Answer: No. The disclosure of each director or nominee's experience, qualifications, attributes or skills must be provided on an individual basis. For each person, a company must disclose why the person's particular and specific experience, qualifications, attributes or skills led the board to conclude that such person should serve as a director of the company, in light of the company's business and structure, at the time that a filing containing the disclosure is made. For example, it would not be sufficient to disclose simply that a person should serve as a director because he or she is an audit committee financial expert. Instead, a company should describe the particular and specific experience, qualifications, attributes or skills that led the board to conclude that this particular person should serve as a director at the time that a filing containing the disclosure is made. [Jan. 20, 2010]


The C&DI's also explain why the qualifications of all directors, not just nominees to the board are required.

Question: Under Item 401(e)(1), how should a company with a classified board disclose why a director's particular and specific experience, qualifications, attributes or skills led the board to conclude that the person should serve as a director at the time that a filing containing the disclosure is made, if the director is not up for re-election at the upcoming shareholders' meeting?

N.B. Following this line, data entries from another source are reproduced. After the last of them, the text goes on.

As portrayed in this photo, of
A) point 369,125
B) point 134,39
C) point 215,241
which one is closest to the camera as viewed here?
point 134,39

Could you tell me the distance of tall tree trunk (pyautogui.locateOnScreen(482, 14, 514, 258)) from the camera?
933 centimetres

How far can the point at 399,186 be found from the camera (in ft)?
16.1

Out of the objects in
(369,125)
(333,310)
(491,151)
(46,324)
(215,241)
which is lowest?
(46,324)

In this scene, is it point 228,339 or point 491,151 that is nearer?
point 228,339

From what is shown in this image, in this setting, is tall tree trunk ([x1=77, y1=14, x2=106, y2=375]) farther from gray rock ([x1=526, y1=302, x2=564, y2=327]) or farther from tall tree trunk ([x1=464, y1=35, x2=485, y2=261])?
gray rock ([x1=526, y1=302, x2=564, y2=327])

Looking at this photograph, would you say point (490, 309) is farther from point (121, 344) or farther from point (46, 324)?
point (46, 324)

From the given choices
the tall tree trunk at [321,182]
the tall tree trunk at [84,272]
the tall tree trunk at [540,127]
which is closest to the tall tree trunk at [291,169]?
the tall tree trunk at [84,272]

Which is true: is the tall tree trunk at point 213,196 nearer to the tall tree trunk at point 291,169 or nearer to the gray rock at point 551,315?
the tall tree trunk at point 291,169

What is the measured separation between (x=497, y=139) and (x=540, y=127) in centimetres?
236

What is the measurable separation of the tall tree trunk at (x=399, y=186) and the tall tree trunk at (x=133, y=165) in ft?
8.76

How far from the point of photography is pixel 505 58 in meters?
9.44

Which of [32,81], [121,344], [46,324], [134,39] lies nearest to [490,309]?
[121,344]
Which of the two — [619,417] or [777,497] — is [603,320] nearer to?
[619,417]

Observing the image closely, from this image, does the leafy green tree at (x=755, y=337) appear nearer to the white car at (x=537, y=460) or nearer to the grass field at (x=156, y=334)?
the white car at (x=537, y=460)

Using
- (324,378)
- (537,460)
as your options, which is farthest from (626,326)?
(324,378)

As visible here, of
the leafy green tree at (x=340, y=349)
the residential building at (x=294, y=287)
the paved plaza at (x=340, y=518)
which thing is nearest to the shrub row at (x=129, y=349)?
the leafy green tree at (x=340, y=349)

Answer: Because the composition of the entire board is important information for shareholder voting decisions, the purpose of this disclosure requirement is to elicit current information about all directors on the board, including on classified boards. For each director who is not up for re-election, the evaluation of the director's particular and specific experience, qualifications, attributes or skills and the conclusion as to why the director should continue serving on the board, should be as of the time that a filing containing the disclosure is made. For some boards of directors, particularly those that do not conduct annual self-evaluations, this may require implementing additional disclosure controls and procedures to ensure that such information about directors who are not up for re-election at the upcoming shareholders' meeting is recorded, processed, summarized and reported within the time periods specified in the Commission's rules and forms. [Jan. 20, 2010]


As funds prepare their proxies and prepare their annual registration statement revisions, these interpretations are vital in helping those drafting these new disclosures.  The level of detail required should also be understood by boards as they review and approve these disclosures.